Na lista dos diversos hábitos que mudaram, ele destaca a redução de vezes em que vão ao supermercado. Em vez de fazer compras aos poucos, a família passou a frequentar atacarejos e a fazer uma grande compra no mês.


Para Silva, a pior parte do desemprego é não saber se terá novamente oportunidade. Ele diz acreditar que sua idade e a condição econômica do país dificultam a recolocação.
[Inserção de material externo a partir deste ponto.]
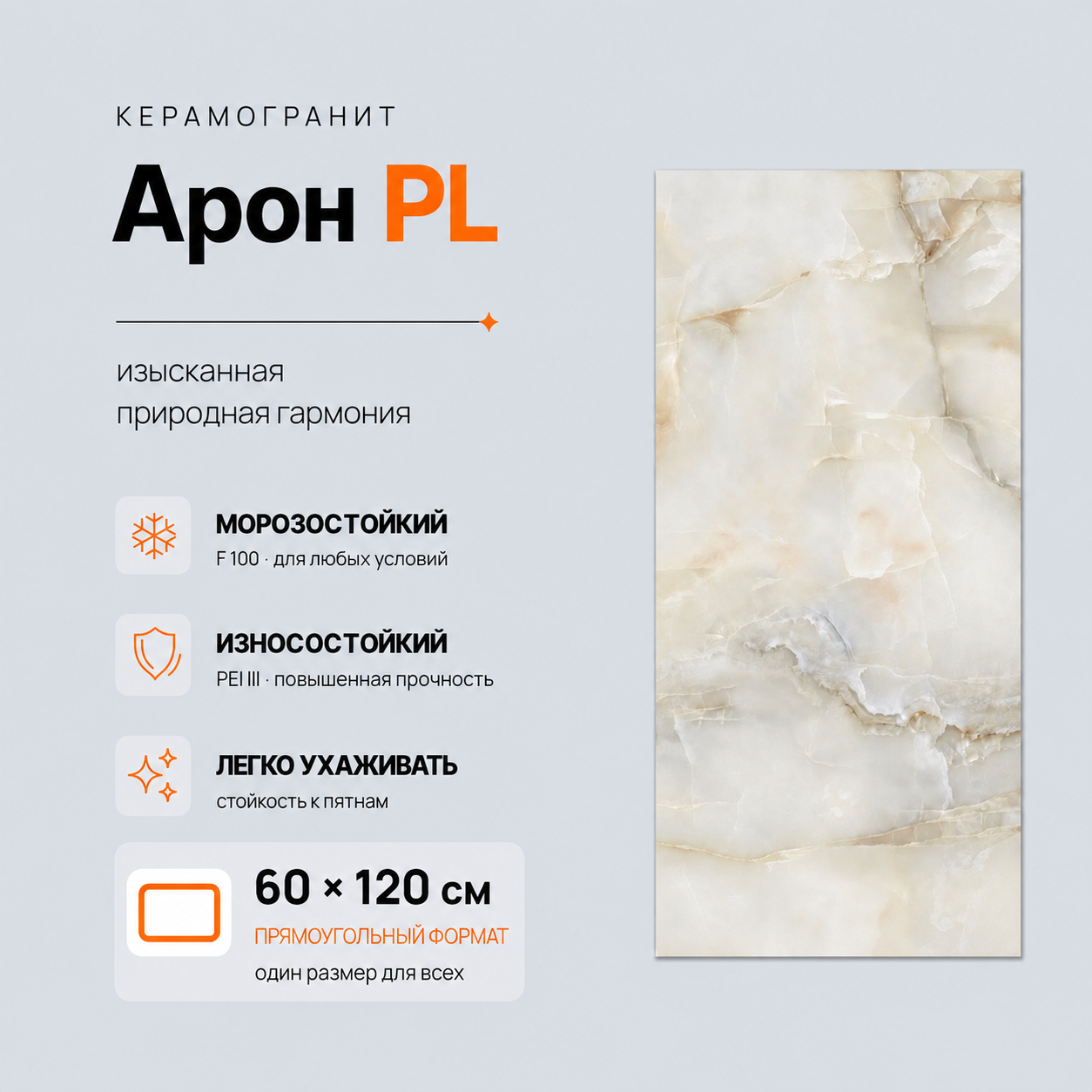 Арон PL Aron PL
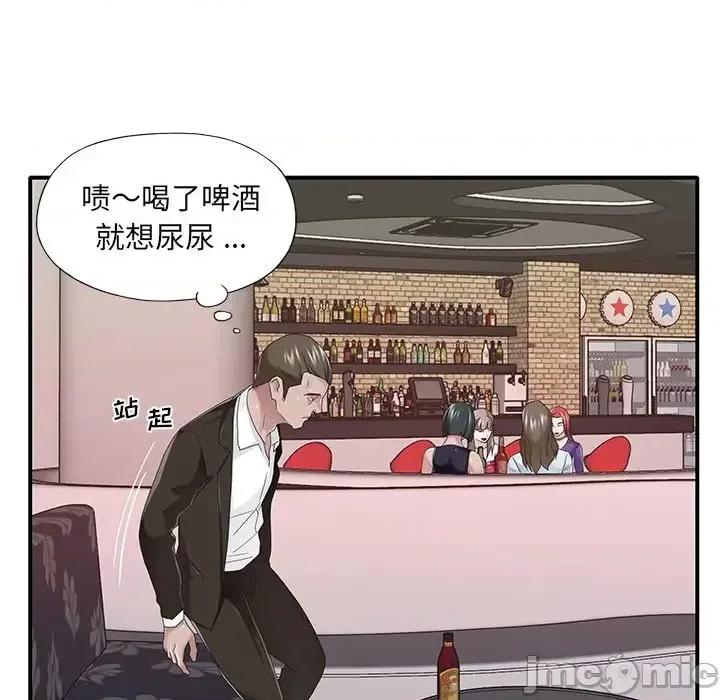 我的专属管家 特殊佣人第 37 话 第45页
"O tempo passa e cada vez mais eu tenho amigos, vizinhos ou parentes que perderam o emprego. É uma situação muito complicada, mas a gente tenta não desanimar", diz.


Sobrinho de Silva, Fábio Chrysostomo, 41, está há um ano sem carteira assinada --a empresa de peças automotivas em que trabalhava fechou.


Motorista de profissão, ele vendeu seu carro e financiou um modelo mais novo para poder prestar serviço como Uber e manter as contas em dia.


"Tenho uns R$ 700 do carro por mês, mais R$ 500 de convênio pro meu filho, os outros gastos com transporte escolar e também as contas da casa. Não é fácil, mas a gente tem que se virar porque tem a família toda em jogo", afirma.


Nesse período, Chrysostomo diz que enviou mais de 60 currículos e teve pouco retorno. "Está tudo parado e eu não tenho escolha, a não ser continuar dirigindo", afirma ele.


Apesar de estar conseguindo pagar as contas, o motorista afirma que não vai desistir da carteira assinada por causa da estabilidade. "No emprego fixo há horário, 13º [salário]. Agora, estou me virando. Estabeleço as metas por dia e tento cumpri-las. Mas quero voltar a trabalhar com carteira."


Para o educador financeiro Edelcio Fonseca, o melhor a se fazer após a demissão é mapear todos os gastos da família.


"A partir disso, é possível calcular por quanto tempo a família consegue viver sem a renda principal." Fonseca diz também que tirar férias para descansar depois de ser demitido não é o ideal. "Uma semana é bastante. Depois, já é preciso procurar emprego."